▶ [Provided records]:
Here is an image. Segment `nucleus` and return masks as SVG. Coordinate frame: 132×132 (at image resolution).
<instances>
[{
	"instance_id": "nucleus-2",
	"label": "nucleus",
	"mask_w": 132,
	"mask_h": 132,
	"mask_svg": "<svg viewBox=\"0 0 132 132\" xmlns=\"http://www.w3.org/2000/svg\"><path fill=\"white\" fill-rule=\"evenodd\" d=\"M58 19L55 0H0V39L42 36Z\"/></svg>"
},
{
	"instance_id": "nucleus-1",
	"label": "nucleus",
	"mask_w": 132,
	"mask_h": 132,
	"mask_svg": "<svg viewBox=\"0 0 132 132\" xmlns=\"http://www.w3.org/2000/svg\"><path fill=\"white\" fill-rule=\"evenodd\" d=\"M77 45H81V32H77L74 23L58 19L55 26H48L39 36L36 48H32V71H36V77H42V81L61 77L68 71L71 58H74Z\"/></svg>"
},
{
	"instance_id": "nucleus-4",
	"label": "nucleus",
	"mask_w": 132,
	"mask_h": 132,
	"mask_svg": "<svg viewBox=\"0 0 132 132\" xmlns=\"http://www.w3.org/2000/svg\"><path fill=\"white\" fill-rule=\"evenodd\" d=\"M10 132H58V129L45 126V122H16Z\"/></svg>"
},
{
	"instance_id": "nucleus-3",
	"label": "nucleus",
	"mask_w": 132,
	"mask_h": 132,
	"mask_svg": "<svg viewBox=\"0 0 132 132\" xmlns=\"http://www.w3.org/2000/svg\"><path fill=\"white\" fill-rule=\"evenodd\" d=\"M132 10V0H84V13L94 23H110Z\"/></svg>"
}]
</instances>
==
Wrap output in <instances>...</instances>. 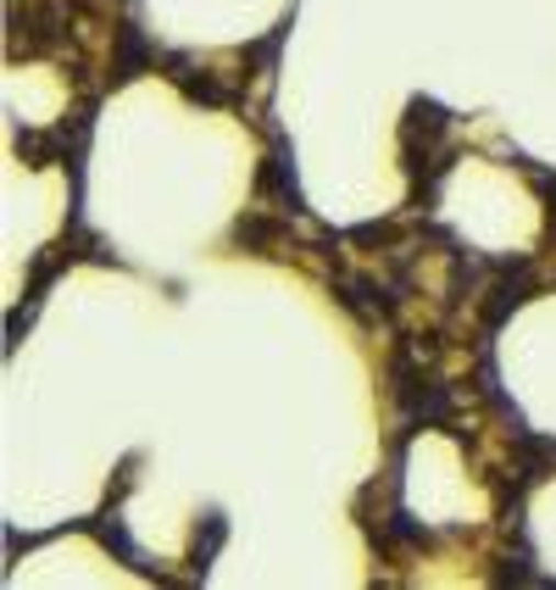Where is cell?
--
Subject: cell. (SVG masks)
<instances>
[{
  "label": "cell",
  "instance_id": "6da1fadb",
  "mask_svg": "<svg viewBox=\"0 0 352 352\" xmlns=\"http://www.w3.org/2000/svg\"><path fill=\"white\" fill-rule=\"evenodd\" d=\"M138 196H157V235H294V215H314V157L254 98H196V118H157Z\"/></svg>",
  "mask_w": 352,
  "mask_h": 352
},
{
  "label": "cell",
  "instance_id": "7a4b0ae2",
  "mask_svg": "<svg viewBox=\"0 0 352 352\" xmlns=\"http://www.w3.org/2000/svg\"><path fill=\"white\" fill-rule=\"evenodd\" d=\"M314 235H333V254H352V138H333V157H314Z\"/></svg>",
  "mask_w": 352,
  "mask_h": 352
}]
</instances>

▶ [To do]: Pick out every line of the entries above that contains the string "white". Case counts.

▶ [Result of this exercise]:
	"mask_svg": "<svg viewBox=\"0 0 132 132\" xmlns=\"http://www.w3.org/2000/svg\"><path fill=\"white\" fill-rule=\"evenodd\" d=\"M58 19L55 0H0V39L42 36Z\"/></svg>"
	"mask_svg": "<svg viewBox=\"0 0 132 132\" xmlns=\"http://www.w3.org/2000/svg\"><path fill=\"white\" fill-rule=\"evenodd\" d=\"M77 45H81V32H77L74 23L58 19L55 26H48L39 36L36 48H32V71H36V77H42V81L61 77L68 71L71 58H74Z\"/></svg>"
	"mask_svg": "<svg viewBox=\"0 0 132 132\" xmlns=\"http://www.w3.org/2000/svg\"><path fill=\"white\" fill-rule=\"evenodd\" d=\"M10 132H58V129L45 126V122H16Z\"/></svg>"
	"mask_svg": "<svg viewBox=\"0 0 132 132\" xmlns=\"http://www.w3.org/2000/svg\"><path fill=\"white\" fill-rule=\"evenodd\" d=\"M132 10V0H84V13L94 23H110Z\"/></svg>"
  "mask_svg": "<svg viewBox=\"0 0 352 352\" xmlns=\"http://www.w3.org/2000/svg\"><path fill=\"white\" fill-rule=\"evenodd\" d=\"M138 196H157V235H294V215H314V157L254 98H196V118H157Z\"/></svg>",
  "mask_svg": "<svg viewBox=\"0 0 352 352\" xmlns=\"http://www.w3.org/2000/svg\"><path fill=\"white\" fill-rule=\"evenodd\" d=\"M314 235H333V254H352V138H333V157H314Z\"/></svg>",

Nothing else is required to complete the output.